Un nuevo inciso que me quema, de nuevo del secretario: «Su Majestad está bien mohíno del mucho descuido que ha habido en no haberse proveído muchas cosas que el Rey tenía mandado como son: de seis capellanes que vinieran sirviendo, porque los que trae están enfermos y cada día es menester buscar un clérigo que le diga misa; de un par de médicos, porque trae la mitad de la gente de su Armada enferma y se le han muerto siete u ocho criados (…) y de aquí discanta y dice otras cosas bien sangrientas«.

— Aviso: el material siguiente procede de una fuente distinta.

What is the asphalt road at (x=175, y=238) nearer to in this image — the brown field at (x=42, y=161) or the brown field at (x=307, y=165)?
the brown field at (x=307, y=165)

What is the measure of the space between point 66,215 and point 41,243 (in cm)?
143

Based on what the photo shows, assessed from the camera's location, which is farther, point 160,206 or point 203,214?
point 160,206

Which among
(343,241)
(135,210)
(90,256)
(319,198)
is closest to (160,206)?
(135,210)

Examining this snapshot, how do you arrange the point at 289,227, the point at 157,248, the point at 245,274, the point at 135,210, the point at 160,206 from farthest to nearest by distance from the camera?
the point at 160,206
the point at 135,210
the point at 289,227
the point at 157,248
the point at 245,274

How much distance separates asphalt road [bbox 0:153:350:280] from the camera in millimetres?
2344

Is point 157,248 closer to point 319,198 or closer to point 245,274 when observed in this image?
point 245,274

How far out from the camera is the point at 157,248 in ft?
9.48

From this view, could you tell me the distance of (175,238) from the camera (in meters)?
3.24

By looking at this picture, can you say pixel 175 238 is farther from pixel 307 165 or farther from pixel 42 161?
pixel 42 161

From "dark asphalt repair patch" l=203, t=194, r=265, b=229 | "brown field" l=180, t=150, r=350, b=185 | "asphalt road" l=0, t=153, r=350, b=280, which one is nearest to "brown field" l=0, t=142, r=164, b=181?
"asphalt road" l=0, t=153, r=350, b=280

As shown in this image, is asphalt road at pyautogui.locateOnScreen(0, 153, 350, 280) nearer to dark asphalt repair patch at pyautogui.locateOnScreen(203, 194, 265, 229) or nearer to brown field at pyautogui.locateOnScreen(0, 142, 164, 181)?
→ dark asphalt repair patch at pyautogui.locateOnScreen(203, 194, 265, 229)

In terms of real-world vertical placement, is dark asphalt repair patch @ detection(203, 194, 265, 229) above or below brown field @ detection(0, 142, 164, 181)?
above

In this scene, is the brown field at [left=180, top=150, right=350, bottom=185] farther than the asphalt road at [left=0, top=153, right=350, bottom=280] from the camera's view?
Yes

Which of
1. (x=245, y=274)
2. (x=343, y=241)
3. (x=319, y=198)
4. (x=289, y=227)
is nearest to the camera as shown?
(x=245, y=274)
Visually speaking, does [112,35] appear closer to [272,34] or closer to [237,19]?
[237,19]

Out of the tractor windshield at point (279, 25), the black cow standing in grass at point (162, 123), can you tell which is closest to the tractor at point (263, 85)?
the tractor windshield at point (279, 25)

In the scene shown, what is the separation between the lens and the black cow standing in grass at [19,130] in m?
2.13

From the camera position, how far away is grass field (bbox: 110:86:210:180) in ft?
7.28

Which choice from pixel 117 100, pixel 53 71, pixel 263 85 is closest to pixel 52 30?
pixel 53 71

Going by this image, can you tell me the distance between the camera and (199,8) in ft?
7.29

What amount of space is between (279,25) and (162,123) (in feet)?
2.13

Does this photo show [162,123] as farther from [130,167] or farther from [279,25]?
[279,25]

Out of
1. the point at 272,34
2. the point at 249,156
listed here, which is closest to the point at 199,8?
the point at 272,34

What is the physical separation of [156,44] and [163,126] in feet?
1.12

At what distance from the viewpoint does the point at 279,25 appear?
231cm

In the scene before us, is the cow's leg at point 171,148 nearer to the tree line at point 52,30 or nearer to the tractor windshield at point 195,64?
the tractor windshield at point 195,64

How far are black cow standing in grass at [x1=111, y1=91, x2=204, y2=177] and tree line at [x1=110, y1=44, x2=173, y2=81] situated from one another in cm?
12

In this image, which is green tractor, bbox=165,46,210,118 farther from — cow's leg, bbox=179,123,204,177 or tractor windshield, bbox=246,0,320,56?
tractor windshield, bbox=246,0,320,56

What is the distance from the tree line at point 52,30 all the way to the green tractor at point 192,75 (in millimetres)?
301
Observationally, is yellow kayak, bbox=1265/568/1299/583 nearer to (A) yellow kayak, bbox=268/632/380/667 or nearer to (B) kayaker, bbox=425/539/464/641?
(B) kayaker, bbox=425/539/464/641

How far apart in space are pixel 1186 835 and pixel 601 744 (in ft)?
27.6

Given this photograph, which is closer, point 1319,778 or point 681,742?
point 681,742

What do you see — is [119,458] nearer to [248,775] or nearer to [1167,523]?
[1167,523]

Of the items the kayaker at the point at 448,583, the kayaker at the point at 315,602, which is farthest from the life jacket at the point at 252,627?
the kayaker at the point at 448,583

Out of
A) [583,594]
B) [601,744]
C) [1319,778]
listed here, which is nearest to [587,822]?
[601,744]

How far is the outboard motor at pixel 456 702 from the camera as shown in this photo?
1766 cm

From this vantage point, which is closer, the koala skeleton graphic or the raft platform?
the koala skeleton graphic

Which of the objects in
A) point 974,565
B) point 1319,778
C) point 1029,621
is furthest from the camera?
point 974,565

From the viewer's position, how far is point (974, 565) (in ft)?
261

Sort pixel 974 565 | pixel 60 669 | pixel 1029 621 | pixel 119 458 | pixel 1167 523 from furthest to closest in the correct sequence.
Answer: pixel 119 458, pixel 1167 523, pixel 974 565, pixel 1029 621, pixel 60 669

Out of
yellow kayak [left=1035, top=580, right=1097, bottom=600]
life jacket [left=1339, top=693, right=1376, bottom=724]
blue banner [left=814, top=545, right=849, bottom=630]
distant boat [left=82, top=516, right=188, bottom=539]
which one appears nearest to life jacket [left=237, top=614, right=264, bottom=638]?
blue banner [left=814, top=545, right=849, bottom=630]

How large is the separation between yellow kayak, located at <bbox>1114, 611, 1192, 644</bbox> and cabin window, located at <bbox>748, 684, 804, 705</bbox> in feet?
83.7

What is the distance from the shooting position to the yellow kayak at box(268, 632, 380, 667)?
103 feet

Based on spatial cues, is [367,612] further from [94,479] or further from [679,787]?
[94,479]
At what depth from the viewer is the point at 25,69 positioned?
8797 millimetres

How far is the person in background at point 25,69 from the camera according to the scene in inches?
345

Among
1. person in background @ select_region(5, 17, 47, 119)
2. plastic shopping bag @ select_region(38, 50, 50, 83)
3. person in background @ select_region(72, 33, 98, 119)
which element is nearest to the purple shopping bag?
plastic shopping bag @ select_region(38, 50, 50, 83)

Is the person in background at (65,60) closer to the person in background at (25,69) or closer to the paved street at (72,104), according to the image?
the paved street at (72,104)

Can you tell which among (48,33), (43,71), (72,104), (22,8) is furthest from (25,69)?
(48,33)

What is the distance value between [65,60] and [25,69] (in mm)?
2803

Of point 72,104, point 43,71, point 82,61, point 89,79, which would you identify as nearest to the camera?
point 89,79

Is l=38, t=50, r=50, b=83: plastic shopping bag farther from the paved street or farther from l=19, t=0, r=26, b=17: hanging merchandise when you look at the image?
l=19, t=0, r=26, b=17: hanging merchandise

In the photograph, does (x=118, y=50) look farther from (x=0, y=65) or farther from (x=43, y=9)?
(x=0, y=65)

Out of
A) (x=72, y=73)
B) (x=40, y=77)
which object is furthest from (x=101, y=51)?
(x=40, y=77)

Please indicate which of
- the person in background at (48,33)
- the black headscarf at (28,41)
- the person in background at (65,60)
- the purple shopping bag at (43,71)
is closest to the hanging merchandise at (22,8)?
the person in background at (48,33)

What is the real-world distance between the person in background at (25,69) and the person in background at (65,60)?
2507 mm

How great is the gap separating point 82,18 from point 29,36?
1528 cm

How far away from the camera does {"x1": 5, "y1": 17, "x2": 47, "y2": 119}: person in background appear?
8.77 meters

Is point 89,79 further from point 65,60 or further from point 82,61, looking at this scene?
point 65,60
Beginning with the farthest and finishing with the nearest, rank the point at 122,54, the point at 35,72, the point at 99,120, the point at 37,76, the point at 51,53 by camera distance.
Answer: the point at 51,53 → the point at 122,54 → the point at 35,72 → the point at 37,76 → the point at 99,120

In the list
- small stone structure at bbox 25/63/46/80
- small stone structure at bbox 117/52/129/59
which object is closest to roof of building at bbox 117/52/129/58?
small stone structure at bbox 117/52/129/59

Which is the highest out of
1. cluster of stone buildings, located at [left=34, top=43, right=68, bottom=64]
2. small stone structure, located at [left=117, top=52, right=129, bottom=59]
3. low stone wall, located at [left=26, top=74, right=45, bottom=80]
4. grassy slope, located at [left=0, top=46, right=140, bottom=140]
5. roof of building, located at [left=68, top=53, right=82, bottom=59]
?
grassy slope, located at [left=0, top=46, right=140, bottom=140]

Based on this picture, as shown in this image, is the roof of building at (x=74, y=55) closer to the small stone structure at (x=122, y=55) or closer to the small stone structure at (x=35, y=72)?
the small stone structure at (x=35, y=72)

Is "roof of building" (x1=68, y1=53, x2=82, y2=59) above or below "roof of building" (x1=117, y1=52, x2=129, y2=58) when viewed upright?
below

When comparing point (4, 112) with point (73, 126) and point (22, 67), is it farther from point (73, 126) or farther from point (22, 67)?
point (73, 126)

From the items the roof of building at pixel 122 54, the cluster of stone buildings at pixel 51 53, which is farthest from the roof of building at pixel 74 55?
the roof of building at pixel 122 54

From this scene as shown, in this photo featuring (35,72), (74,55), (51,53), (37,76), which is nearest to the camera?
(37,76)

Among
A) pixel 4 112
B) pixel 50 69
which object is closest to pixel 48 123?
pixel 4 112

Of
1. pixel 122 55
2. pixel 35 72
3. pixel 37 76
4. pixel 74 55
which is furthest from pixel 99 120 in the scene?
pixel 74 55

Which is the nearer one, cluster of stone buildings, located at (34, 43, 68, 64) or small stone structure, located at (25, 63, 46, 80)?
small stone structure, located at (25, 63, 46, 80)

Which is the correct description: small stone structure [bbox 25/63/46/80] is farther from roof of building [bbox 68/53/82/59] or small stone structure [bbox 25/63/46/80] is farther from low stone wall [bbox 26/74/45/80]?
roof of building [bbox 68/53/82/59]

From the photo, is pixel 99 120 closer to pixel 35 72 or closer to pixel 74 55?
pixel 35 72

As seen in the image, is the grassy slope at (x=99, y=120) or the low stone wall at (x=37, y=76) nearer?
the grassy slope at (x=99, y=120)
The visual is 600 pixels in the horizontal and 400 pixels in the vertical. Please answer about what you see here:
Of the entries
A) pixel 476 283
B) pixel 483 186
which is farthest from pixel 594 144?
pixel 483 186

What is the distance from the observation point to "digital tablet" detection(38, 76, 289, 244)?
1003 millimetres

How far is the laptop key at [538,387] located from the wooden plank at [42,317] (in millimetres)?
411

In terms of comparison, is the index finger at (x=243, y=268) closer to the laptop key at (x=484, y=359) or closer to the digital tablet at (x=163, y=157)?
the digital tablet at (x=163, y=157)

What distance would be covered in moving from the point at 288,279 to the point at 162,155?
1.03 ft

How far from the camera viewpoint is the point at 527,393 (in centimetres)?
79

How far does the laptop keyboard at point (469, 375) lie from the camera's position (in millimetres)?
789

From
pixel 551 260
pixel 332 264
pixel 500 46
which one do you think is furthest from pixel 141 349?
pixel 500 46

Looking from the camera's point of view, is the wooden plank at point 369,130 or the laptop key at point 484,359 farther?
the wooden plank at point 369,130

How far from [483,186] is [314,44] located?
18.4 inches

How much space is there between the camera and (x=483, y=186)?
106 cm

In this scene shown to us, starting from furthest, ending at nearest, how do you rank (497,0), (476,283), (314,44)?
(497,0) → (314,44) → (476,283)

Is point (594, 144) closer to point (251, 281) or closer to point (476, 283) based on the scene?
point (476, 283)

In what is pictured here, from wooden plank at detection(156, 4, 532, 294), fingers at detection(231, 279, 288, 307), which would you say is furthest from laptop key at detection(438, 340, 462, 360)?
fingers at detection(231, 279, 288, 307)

Al día siguiente, reunidas caballería y mulas en cantidad abundante pero insuficiente para tamaña multitud de gentes y equipajes, partieron hacia la meseta.
Este era el tercer día y la rutina empezaba a instalarse, lo que ayudaba a la organización, y permitió a Quijada dedicarme el tiempo de estas explicaciones.
En un momento le comenté que según subímos el puerto el camino empeoraba. Entonces su locuacidad pareció disiparse y exclamó:
―Hay malos caminos y peores alojamientos.
Y sincerándose añadió:
―¡Crea vuestra merced que yo llevo la mayor vergüenza del mundo de ver los pocos que somos! Solo yo camino con su majestad, y cuando está bueno, Laxao y el alcalde y cinco alguaciles. Y cuando me veo con tantas varas de justicia, creo que vamos presos el y yo.
(en una fuente de Ampuero están estos dos personajes con porras que me recuerdan al tipo de alguaciles que acompañaban al rey)
Ahora exageraba un poco, porque no hubiera dejado solo a su Señor para marchar junto a mí. La noche anterior se habían incorporado dos embajadores de su hija Juana que ahora le hacían compañía y le ponían al corriente de los asuntos.
Estando a punto de alcanzar el collado del puerto de los Tornos me separé para dejar paso a un correo. Di un brinco al lado del camino real y caí en un lodazal, más bien una pequeña turbera en formación. Hundí los pies hasta la rodilla y empecé a notar la succión del agua negra. Al liberar mis pies, el derecho salió sin su zapatilla. No hubo manera de encontrarla. Tuve que dejar por ahora el siglo XVI para encontrar un buen repuesto.
Así se cortó la conversación con el mayordomo. Me había dado a entender que el, que estaba en el cauce del caudal de confidencias imperiales, sabía del encargo que había recibido. Pero no logré descifrar si su actitud tan abierta era para ofrecerme su ayuda o más bien para que descartara desde el principio las sospechas que pudieran despertarse sobre su culpabilidad.